--- TEKSTFRAGMENT ---
Onderwerp: Bezoek-historie

RSJ 23/34125/GA, 22 augustus 2024, beroep
Uitspraakdatum:22-08-2024

Dit onderwerp bevat de volgende rubrieken.

 

Nummer          23/34125/GA

               

Betreft [klager]

Datum 22 augustus 2024

 

Uitspraak van de beroepscommissie van de RSJ op het beroep van [klager] (hierna: klager)

 

1. De procedure

Klager heeft beklag ingesteld tegen zijn overplaatsing op 23 februari 2023 naar een eenpersoonscel, omdat aan hem een maatregel van terbeschikkingstelling met bevel tot verpleging van overheidswege (tbs-maatregel) is opgelegd.

De beklagcommissie bij de Penitentiaire Inrichting (PI) Dordrecht heeft op 31 mei 2023 het beklag ongegrond verklaard (PD-2023-165). De uitspraak van de beklagcommissie is bijgevoegd.

Klagers raadsvrouw, mr. D.N.A. Brouns, heeft namens klager beroep ingesteld tegen deze uitspraak.

De beroepscommissie heeft klager, zijn raadsvrouw en de directeur van de PI Dordrecht (hierna: de directeur) in de gelegenheid gesteld hun standpunten schriftelijk (nader) toe te lichten.

 

2. De standpunten in beroep

Standpunt van klager

Klager is op 23 februari 2023 van een zespersoonscel/meerpersoonscel overgeplaatst naar een eenpersoonscel, omdat hij is veroordeeld tot een tbs-maatregel. De aan hem opgelegde tbs-maatregel levert echter geen contra-indicatie op voor plaatsing in een meerpersoonscel, zelfs als dit in de huisregels is vastgelegd. De beslissing om hem in een eenpersoonscel te plaatsen is dus onjuist.

Artikel 11a van de Regeling selectie, plaatsing en overplaatsing van gedetineerden (hierna: de Regeling) behelst geen limitatieve opsomming en de daarin genoemde contra-indicaties zijn alleen wegingsfactoren. Daarnaast heeft de directeur geen zorgvuldige afweging gemaakt en niet kunnen stellen dat klager ongeschikt is voor plaatsing in een meerpersoonscel. Daarvoor was er te weinig informatie bekend. De directeur had eerst onderzoek moeten verrichten naar eventuele contra-indicaties – bijvoorbeeld klagers psychische gesteldheid – en/of had een psycholoog moeten raadplegen over klagers (on)geschiktheid voor plaatsing in een meerpersoonscel. De eerdere plaatsing in een meerpersoonscel deed klager juist goed. Dit heeft hij meerdere keren benoemd, maar zowel de directeur als de beklagcommissie hebben dit niet meegewogen. Dat is onzorgvuldig. Verder staat in het selectieadvies (in klagers detentie- en re-integratieplan) dat hij geen contra-indicatie heeft voor een meerpersoonscel.
--- AANGELEVERD MATERIAAL ---
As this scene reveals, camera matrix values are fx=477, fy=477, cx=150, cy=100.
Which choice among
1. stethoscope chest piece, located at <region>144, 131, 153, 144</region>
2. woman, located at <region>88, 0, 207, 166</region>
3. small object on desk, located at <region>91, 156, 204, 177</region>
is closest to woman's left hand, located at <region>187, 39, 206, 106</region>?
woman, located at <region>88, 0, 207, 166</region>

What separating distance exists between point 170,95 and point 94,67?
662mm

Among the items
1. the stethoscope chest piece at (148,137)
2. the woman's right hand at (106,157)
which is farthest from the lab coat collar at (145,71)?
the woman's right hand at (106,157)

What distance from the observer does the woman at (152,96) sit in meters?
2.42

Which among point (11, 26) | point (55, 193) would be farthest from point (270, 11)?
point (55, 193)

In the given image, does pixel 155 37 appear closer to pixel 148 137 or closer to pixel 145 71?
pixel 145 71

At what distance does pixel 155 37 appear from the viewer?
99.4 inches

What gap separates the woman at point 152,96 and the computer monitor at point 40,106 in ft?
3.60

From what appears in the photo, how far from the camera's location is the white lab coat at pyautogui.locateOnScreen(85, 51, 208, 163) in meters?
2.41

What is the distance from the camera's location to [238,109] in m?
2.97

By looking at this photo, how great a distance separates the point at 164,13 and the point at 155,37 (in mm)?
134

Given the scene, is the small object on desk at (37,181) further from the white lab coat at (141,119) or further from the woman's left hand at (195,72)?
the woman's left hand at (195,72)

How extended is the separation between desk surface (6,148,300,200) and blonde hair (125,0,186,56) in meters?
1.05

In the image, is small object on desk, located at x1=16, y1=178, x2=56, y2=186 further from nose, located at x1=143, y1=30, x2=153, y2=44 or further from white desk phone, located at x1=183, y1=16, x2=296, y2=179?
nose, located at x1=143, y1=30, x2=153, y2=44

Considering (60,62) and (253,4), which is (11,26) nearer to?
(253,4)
---
UIT TE VOEREN OPDRACHTEN
**a)** Vertaal deze zin uit het tekstfragment in het Engels: "De eerdere plaatsing in een meerpersoonscel deed klager juist goed."
**b)** Op welke datum verklaarde de beklagcommissie het beklag volgens het tekstfragment ongegrond?
**c)** Neem uit het tekstfragment alles vanaf "De beklagcommissie bij" tot en met "beklagcommissie is bijgevoegd." opnieuw op en vervang daarbij "bijgevoegd" door "als bijlage toegevoegd".

UITWERKINGEN
**a)** The earlier placement in a multi-person cell actually did the complainant good.

**b)** Op 31 mei 2023.

**c)**
De beklagcommissie bij de Penitentiaire Inrichting (PI) Dordrecht heeft op 31 mei 2023 het beklag ongegrond verklaard (PD-2023-165). De uitspraak van de beklagcommissie is als bijlage toegevoegd.